Monday, September 28, 2015

Mbarara part 2

J. Reisel

The second project that I was able to continue work on while in Mbarara, Uganda was focused on Typhoid Intestinal Perforations or TIP.  This is a project that my Ugandan Co-PI and I developed over a year ago, but have yet to be able to give the attention it needed until I was able to come back to Uganda and work on it full time. 

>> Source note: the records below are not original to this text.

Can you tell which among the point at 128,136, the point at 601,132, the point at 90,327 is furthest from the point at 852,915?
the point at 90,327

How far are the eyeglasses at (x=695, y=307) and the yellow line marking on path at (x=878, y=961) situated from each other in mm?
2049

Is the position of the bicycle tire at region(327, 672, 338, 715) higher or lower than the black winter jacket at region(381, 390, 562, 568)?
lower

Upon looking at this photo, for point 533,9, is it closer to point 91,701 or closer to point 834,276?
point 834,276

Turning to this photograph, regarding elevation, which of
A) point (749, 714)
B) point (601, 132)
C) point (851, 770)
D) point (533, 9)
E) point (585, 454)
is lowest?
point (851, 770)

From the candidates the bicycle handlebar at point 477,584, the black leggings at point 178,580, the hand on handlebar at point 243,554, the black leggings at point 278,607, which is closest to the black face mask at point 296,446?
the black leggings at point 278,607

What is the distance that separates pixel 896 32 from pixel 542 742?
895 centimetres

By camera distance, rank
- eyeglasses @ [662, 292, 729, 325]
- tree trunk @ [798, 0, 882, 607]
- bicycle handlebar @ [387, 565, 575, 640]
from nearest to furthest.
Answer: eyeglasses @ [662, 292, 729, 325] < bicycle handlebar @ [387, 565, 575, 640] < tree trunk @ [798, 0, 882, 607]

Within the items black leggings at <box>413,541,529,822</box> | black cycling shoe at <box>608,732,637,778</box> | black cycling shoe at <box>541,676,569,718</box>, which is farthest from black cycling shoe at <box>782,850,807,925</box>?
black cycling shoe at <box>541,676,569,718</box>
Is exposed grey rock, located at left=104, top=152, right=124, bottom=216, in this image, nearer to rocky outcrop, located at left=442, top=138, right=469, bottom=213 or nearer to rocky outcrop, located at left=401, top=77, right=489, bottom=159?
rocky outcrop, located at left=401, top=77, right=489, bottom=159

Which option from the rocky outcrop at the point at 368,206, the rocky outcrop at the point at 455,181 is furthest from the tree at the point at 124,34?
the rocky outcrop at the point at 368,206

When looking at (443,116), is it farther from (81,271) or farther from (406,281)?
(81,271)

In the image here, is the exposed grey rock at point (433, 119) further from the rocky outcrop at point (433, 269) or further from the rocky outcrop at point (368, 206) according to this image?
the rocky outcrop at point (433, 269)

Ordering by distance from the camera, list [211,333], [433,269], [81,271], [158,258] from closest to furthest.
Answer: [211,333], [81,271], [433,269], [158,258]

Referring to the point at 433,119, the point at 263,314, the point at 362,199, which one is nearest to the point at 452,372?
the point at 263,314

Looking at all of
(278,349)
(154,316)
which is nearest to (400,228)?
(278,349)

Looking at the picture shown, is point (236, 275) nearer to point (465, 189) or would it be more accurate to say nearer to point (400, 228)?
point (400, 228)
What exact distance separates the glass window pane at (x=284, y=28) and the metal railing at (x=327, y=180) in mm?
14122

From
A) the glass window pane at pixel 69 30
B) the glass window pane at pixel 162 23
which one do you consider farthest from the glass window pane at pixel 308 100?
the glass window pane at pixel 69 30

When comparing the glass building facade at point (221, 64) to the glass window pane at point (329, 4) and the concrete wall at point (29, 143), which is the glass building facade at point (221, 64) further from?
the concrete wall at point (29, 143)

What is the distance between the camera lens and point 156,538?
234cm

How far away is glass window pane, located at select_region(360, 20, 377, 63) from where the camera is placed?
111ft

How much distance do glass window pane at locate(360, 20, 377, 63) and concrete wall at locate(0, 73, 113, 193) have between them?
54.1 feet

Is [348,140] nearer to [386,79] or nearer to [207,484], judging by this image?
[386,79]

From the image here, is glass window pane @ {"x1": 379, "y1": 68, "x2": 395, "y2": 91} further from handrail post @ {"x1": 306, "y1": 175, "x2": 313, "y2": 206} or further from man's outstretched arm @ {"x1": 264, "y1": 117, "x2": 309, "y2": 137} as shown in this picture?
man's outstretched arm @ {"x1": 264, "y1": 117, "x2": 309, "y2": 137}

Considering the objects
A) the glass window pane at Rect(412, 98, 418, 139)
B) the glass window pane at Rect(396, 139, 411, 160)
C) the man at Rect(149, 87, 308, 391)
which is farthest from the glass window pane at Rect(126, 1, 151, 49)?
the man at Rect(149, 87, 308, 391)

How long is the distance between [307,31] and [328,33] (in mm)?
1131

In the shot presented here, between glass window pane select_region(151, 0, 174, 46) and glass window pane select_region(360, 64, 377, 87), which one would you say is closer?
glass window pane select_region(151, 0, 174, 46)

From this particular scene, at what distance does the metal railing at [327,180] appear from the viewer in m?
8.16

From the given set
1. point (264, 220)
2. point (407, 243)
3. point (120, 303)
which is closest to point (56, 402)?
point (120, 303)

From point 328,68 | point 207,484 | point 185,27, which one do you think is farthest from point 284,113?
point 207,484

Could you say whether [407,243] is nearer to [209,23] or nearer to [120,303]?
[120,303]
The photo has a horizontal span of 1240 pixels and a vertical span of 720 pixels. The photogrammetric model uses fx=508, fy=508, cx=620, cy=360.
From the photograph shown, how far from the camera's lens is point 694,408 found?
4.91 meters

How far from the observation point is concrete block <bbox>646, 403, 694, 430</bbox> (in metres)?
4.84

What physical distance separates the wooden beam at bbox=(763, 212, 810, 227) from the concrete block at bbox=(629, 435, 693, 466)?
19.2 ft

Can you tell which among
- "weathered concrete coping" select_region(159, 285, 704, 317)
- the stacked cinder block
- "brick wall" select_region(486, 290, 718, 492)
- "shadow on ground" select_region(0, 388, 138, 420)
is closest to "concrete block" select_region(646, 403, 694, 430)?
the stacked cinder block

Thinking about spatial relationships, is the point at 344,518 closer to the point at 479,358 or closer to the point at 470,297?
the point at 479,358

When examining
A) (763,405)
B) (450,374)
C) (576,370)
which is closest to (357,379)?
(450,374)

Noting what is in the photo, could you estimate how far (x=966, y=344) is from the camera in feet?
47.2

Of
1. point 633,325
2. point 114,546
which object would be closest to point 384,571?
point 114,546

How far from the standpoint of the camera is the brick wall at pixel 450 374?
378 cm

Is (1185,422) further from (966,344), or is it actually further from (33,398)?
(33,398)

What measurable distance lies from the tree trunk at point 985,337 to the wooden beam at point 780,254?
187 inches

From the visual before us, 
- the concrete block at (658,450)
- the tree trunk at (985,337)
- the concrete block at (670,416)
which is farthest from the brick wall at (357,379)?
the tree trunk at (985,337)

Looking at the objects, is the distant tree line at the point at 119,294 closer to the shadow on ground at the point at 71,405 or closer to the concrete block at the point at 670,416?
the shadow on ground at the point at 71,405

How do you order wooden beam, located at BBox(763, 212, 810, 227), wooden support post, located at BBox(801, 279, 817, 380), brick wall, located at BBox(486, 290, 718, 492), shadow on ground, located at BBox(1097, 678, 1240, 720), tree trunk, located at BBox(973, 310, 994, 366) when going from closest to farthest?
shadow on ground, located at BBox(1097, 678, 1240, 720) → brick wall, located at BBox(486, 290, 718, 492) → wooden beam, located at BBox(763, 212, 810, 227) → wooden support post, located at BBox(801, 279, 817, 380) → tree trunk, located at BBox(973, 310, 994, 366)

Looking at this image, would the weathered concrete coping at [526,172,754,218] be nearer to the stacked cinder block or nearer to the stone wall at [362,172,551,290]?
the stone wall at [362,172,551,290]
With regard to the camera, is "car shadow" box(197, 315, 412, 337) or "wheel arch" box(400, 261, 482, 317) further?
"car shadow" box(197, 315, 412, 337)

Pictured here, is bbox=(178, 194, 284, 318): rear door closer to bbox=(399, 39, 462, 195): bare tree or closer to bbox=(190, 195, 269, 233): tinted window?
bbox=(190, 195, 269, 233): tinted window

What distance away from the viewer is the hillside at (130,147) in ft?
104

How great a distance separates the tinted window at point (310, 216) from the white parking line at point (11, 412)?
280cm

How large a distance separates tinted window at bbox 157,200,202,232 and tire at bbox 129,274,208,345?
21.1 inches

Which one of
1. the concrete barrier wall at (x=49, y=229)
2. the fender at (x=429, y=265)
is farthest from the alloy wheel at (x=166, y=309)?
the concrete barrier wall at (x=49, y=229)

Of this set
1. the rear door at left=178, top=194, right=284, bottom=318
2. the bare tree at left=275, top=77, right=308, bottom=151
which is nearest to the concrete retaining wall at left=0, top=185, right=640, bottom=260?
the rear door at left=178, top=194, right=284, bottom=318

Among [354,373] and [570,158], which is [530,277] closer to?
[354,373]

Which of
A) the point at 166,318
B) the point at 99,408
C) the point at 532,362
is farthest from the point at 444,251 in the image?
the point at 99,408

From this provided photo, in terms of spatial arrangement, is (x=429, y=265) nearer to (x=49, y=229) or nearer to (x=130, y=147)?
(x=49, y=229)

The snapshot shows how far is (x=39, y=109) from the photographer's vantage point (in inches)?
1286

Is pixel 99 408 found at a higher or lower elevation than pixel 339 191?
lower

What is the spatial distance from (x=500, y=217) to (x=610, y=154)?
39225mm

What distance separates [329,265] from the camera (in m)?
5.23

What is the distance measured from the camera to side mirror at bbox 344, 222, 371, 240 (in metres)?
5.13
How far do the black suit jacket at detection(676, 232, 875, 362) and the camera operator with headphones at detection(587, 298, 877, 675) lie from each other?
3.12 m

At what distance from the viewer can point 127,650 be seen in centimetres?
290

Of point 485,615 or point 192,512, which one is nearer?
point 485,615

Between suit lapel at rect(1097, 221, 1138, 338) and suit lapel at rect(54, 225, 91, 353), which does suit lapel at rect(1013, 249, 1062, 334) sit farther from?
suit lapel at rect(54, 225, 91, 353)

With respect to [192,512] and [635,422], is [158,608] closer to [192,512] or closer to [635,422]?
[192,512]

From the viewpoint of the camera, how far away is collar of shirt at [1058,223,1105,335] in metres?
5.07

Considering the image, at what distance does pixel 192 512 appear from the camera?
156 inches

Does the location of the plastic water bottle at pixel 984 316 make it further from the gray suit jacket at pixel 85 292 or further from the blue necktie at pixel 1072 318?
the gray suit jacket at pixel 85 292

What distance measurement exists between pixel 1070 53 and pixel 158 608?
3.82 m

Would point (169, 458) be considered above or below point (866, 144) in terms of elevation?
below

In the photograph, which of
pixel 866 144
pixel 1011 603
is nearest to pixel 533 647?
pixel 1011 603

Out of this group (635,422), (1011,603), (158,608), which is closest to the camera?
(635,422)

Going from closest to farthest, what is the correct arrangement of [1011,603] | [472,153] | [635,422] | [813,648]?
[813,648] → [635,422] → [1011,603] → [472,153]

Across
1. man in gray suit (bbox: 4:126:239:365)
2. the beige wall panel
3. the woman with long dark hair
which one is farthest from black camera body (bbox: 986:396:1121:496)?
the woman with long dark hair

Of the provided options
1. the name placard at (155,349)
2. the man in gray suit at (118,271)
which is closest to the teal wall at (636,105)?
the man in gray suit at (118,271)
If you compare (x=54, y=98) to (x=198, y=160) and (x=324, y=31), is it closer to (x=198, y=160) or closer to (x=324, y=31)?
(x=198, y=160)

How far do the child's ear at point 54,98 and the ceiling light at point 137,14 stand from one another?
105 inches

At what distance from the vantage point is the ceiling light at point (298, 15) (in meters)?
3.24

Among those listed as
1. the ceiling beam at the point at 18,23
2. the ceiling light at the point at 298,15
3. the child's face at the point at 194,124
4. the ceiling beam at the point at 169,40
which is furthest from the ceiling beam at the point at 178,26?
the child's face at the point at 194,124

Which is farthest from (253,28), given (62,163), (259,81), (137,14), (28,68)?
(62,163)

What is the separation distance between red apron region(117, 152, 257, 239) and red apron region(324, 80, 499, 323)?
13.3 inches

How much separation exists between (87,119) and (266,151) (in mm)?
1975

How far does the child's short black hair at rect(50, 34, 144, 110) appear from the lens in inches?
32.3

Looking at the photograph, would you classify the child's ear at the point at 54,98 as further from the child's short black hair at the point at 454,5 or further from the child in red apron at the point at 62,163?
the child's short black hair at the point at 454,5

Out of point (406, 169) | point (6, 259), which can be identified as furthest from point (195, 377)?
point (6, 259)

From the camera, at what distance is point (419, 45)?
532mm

Typhoid Fever is a life-threatening illness endemic to many low-and middle-income countries (LMICs) due to poor sanitation and water quality. If left untreated, it progresses to perforations of the intestines, commonly referred to as TIP. There are an estimated 12-20 million cases of Salmonella Typhi infections per year, however, due to a dearth of research on this topic, this is largely modeled data that does not account for the incidence of Typhoid perforations; however, in one study from Western Uganda, nearly half of all Typhoid cases progressed to TIP and the majority of patients affected were 19 years or younger. Little progress has been made in the prevention or treatment of this infectious disease.
The best treatment of TIP is prevention. Unfortunately, barriers to preventing and treating Typhoid infections are significant in the limited-resource setting. Without proper antibiotic treatment, a bacterial infection becomes a surgical emergency. However, surgical care is not straightforward in this population. Many patients in LMICs are mal-nourished and immune suppressed.  When compounded with delays to care, such patients are systemically ill and cannot tolerate an extended surgical procedure under anesthesia. Post-operative mortality rates reported for TIP have been as high as 50% and we see many of these complications in Mbarara. Currently there is no evidenced-based standard to approach such cases of TIP, and surgical providers rely on instinct to inform their clinical decisions. Borrowing from the pediatric and emergency surgery literature, my Ugandan collaborators and I thought a “Planned Second Look” (PSL) procedure might improve outcomes, however this has yet to be studied in TIP.
PSL procedures are well supported in the literature across all income levels and age groups in cases of trauma, necrotizing enterocolitis, and aggressive infection. In a PSL, the index operation is an abbreviated laparotomy, infection control, and wash out in an unstable patient so as to minimize exposure to stressful anesthetic agents that may cause hypothermia, hypotension, and acidosis. This is followed by post-operative stabilization of the patient before undergoing the definitive procedure, usually within 24-48 hours.  The PSL also allows providers to detect progression or regression of disease on the PSL, making decisions for definitive management more judicious. In the case of this proposed study for TIP, a PSL would be indicated only in patients deemed unable to withstand a protracted surgical procedure, as determined by the Mannheim Peritonitis Index (MPI).
My month in Mbarara allowed me to really focus on this project – and as a result, our research team was able to present the project to the Department of Surgery at MRRH – and they received it well.  Everyone who has worked in the operating theaters at MRRH has seen the terrible disease progression of TIP and recognizes the need to improve our outcomes in treating these patients.  Following the Department’s approval, we were then able to develop a study protocol and develop our IRB.  It was a busy but incredibly rewarding month in Mbarara!
From Right to Left: Francis Bajunirwe, Johanna Riesel, David Mutiibwa, Martin Situma, and Francis Bajunirwe:  The Typhoid Intestinal Study Team, after finalizing our study protocol at MRRH.